◆ Written tasks:
1. For the court opinion below, state whether each statement agrees with it: (a) the court holds that whether Debtor signed the Consent to Disbursement voluntarily decides the preference action; (b) the court places the transfer at the service of the writ of garnishment upon Garnishee; (c) the court finds disputed facts about the creation and service of the writ of garnishment. Answer yes or no for each, quoting the words of the court opinion that decide it.
2. According to the court opinion below, which section of the Bankruptcy Code sets forth the avoidable preference doctrine?
3. Continue the court opinion below, starting after its last sentence.

◆ Extracted text:
However, the court finds that the question of whether Debtor voluntarily or involuntarily signed the Consent to Disbursement is not determinative of the preference action brought by Debtor and upon which Debtor seeks summary judgment. Overlooked by the parties is the fact that the transfer of an interest in the account from Debtor to Creditor occurred by the service of the writ of garnishment upon Garnishee as the depository bank, and not at the time of the subsequent signature of the Consent to Disbursement. There are no disputed facts as to the events of the creation and service of the writ of garnishment and accordingly, summary judgment is appropriate in this case.

For purposes of invoking the avoidable preference doctrine as set forth in Section 547 of the Bankruptcy Code, a transfer of an interest that the debtor holds in property to a creditor occurs when that creditor acquires such rights that would survive a competing creditor's claim including a hypothetical judicial lien creditor. National Lithograph, Inc. v. National Quick Print, Inc., 103 B.R. 107, 108 (Bankr.Md. 1989); Chambers v. Pickard (In re Wayne), 237 B.R. 506, 509 (Bankr. M.D.Fla. 1999); In re Lewis, 116 B.R. 54, 55 (Bankr.D.Md. 1990); In re Conner, 733 F.2d 1560, 1562 (11th Cir. 1984). State law will ordinarily both define a debtor's interest in property and the required actions for a creditor to obtain a lien upon such property interest. See Barnhill v. Johnson, 503 U.S. 393, 398, 112 S.Ct. 1386, 118 L.Ed.2d 39 (1992) ("In the absence of any controlling federal law, `property' and `interests in property' are creatures of state law."); Butner v. United States, 440 U.S. 48, 55, 99 S.Ct. 914, 59 L.Ed.2d 136 (1979); LaSalle Nat'l Bank v. Price (In re Price), 305 B.R. 240, 242 (Bankr.D.Md. 2003); In re Greathouse, 295 B.R. 562, 563 (Bankr. D.Md. 2003); Matson v. Grease Monkey Int'l, Inc. (In re BEV of Virginia, Inc.), 237 B.R. 311, 314 (Bankr.E.D.Va. 1998) ("An `interest of the debtor in property' is not defined by the code. State law determines whether an interest in property exists which can be transferred.") (citing American Bankers Ins. Co. v. Maness, 101 F.3d 358, 363 (4th Cir. 1996)).

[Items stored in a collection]
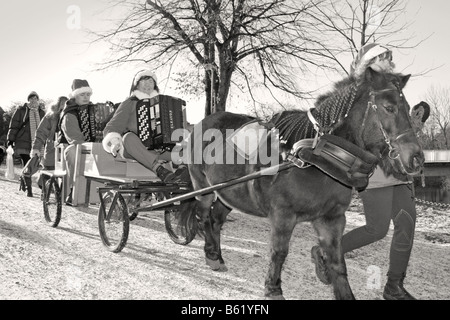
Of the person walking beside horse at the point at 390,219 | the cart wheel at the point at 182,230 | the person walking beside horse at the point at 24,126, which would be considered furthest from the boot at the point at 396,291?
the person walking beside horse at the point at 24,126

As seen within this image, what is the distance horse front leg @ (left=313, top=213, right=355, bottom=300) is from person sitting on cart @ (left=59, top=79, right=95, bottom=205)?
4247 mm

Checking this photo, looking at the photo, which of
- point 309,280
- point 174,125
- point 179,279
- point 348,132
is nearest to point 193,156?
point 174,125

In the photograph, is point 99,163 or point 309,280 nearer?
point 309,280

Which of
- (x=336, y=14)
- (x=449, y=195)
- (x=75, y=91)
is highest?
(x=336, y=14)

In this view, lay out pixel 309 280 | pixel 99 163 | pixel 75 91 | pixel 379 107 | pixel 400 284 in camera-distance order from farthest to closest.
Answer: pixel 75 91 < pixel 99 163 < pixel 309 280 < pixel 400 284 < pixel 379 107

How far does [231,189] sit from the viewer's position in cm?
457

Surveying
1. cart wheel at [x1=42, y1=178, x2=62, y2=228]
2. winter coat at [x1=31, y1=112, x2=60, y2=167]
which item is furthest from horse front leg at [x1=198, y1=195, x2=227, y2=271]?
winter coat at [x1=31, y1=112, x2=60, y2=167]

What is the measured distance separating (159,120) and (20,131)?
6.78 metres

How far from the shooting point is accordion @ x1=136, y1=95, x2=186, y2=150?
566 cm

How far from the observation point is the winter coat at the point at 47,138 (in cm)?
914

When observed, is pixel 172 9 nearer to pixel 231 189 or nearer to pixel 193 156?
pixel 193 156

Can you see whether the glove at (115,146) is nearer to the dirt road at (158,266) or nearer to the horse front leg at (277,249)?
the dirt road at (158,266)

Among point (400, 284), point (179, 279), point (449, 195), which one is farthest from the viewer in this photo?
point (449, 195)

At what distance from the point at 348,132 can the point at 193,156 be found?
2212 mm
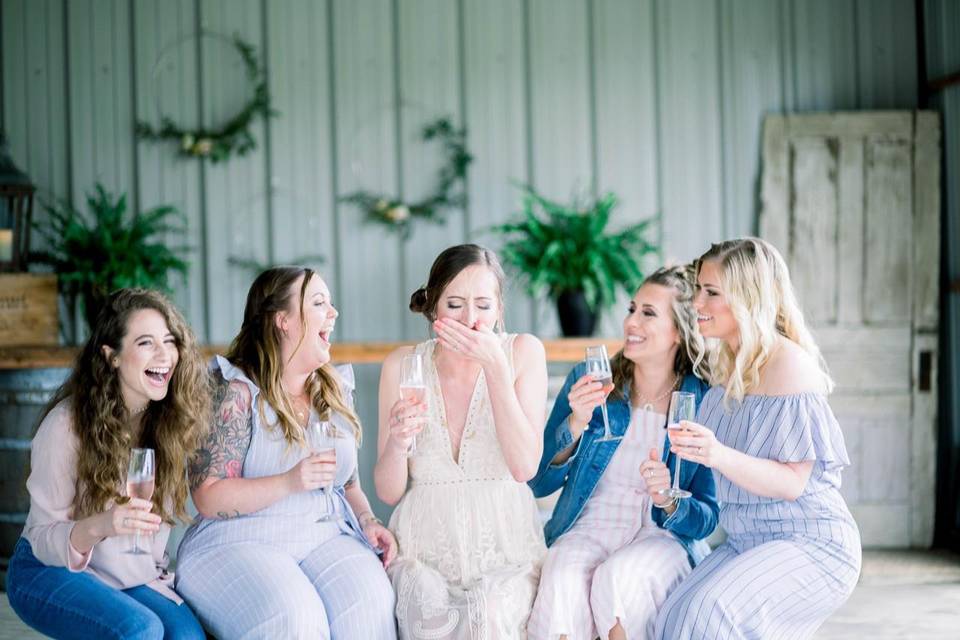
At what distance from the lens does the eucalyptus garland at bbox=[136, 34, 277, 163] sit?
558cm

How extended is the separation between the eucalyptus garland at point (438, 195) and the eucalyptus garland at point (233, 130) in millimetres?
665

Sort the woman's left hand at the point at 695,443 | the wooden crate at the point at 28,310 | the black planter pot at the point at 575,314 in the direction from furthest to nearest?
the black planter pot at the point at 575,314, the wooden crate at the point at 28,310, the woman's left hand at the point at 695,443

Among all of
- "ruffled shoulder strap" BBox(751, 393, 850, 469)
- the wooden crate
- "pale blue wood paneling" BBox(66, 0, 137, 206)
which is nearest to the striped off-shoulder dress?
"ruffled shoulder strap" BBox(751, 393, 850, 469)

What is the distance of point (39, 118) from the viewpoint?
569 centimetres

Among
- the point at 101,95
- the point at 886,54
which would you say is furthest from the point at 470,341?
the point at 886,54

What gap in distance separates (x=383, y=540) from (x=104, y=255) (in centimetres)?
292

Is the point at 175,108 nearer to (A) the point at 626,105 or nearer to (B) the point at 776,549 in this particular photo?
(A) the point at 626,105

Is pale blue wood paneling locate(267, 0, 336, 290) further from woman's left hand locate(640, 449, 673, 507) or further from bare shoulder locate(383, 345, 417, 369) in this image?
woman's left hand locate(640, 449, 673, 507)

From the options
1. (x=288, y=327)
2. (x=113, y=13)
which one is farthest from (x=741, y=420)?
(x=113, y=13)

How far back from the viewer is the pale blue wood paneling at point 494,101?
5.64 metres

◆ Results in order:
1.
(a) No: "is not determinative of the preference action brought by Debtor"
(b) Yes: "occurred by the service of the writ of garnishment upon Garnishee as the depository bank"
(c) No: "There are no disputed facts as to the events of the creation and service of the writ of garnishment"

2. Section 547.

3.
In Maryland, to obtain a lien against personal property, the judgment holder must execute. Section 11-403 of the Courts and Judicial Proceedings Article of the Maryland Code provides:

A writ of execution on a money judgment does not become a lien on the personal property of the defendant until an actual levy is made. The lien extends only to the property included in the levy.

MD. CODE ANN., CTS. JUD. PROC. § 11-403 (2002 Repl. Vol.). See In re National Quick Print, Inc., 103 B.R. at 108-09; Howard County, Maryland v. Fred W. Allnutt, Inc., 74 Md.App. 422, 426, 538 A.2d 321 (1988). Garnishment is a method by which a judgment holder may execute. In Northwestern Nat'l Ins. Co. v. William G. Wetherall, Inc., 267 Md. 378, 298 A.2d 1 (1972), the Court of Appeals of Maryland stated, "An attachment by way of garnishment issued after judgment is a mode of execution and its function is approximately the same as that of a writ of fieri facias." Id. at 384, 298 A.2d 1. See also, Parkville Federal Sav. Bank v. Maryland Nat. Bank, 343 Md. 412, 681 A.2d 521, 524 (1996); Harbor Bank of Maryland v. Hanlon Park Condominium Ass'n Inc., 153 Md.App. 54, 59, 834 A.2d 993 (2003). An attachment by way of garnishment is used to create a judgment lien upon the debtor's interest in property held by a third party, including the debtor's interest in a debt owed to the debtor by a third party. Harbor Bank of Maryland, 153 Md.App. at 58, 834 A.2d 993. In the latter situation, the lien is created when the writ of garnishment is issued by the court in which the judgment is entered or recorded and the writ is served upon the party that is obligated to pay the debt to the debtor (hereinafter referred to as the "Obligor").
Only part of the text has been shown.